#### GIVEN TEXT:

begin

"I told you I was tough," he said. "I'm California tough."
Wayne Thornton was indeed that. For 15 rounds at Shea Stadium a crowd of 12,000 watched Light Heavyweight Champion Jose Torres hammer Thornton with everything but the scoreboard, watched Torres flirt with true greatness and finally witnessed a fight that for pure elemental conflict stood out like Thornton's nose. It was, if your sensibilities could stand it, a magic night for boxing.
It was also a fight that was actually over in the first round. Midway in that round Torres, a 9-to-5 favorite who was making his first title defense and first appearance in a year (in New York's first outdoor show in six years), delivered the blow that finished Thornton. He slammed a right to the back of the challenger's left kidney, and it jacked Thornton up for the eventual devastation. Then, spinning to the left, Torres dug a left hook to the other kidney and followed that with a right cross. Thornton was on his way down, and Torres kept chopping away until Thornton was draped over the ropes. He was down twice in that round, but he survived, and that was all he would do the rest of the evening. He had nothing left.
Willie Pastrano, who was at ringside, pointed to Thornton after the first-round butchery, raised his eyebrows and spread his hands by his heart. Thornton had to have all heart now, he was saying, and who should have known better than Willie? The punch that caught Thornton, the one behind the kidney, was similar to the one that Torres used to destroy Willie's heart—and career.
Still, Torres did not come out of the round undamaged. He had a cut extending the length of his right eye, where Thornton had butted him. He had difficulty seeing out of it until the eighth round, and between the second and eighth he was not the fighter he had been in the beginning. Chiefly, he appeared tired and discouraged because he had not been able to put Thornton away. He did, however, open cuts above both of Thornton's eyes in the fifth round.

end

#### WRITTEN INSTRUCTION 1:
In the boxing account, why did Torres seem tired and discouraged between the second and eighth rounds?
#### WRITTEN INSTRUCTION 2:
Repeat the boxing account from "Wayne Thornton was" to "night for boxing.", switching "Shea Stadium" to "the ballpark".

#### MATERIAL:
begin

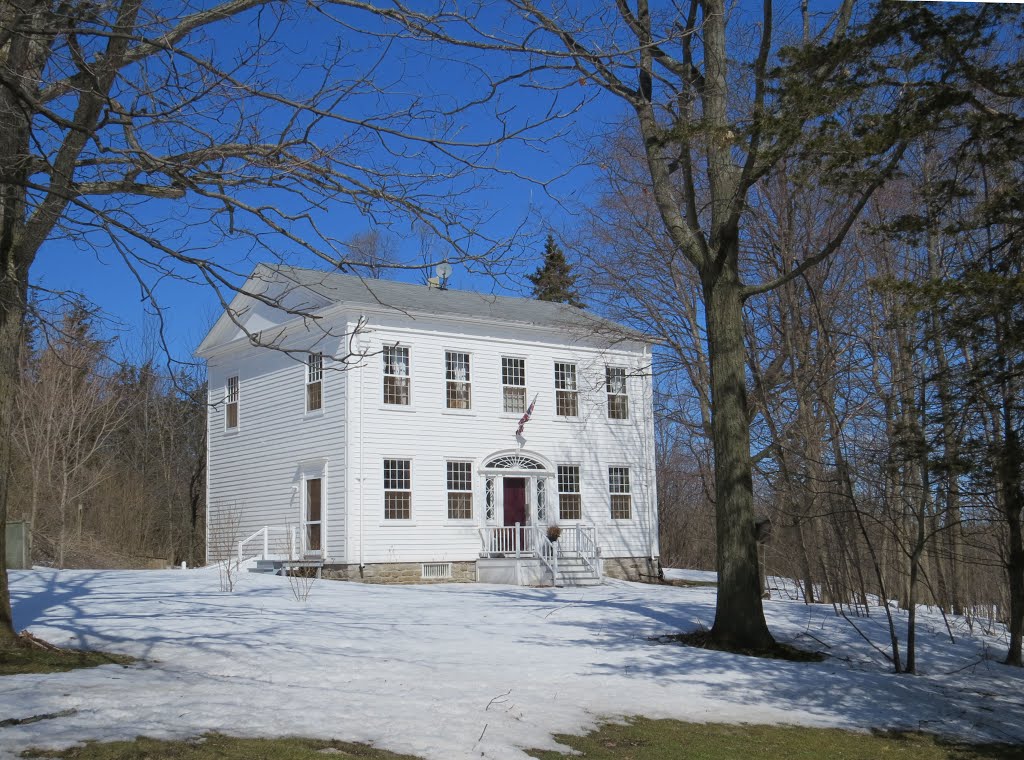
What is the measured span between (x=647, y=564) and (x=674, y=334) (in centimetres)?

end

#### EXERCISE RESPONSE 1:
He had not been able to put Thornton away. He was also hampered by a cut along the length of his right eye, where Thornton had butted him, and he had trouble seeing out of it until the eighth round.

#### EXERCISE RESPONSE 2:
Wayne Thornton was indeed that. For 15 rounds at the ballpark a crowd of 12,000 watched Light Heavyweight Champion Jose Torres hammer Thornton with everything but the scoreboard, watched Torres flirt with true greatness and finally witnessed a fight that for pure elemental conflict stood out like Thornton's nose. It was, if your sensibilities could stand it, a magic night for boxing.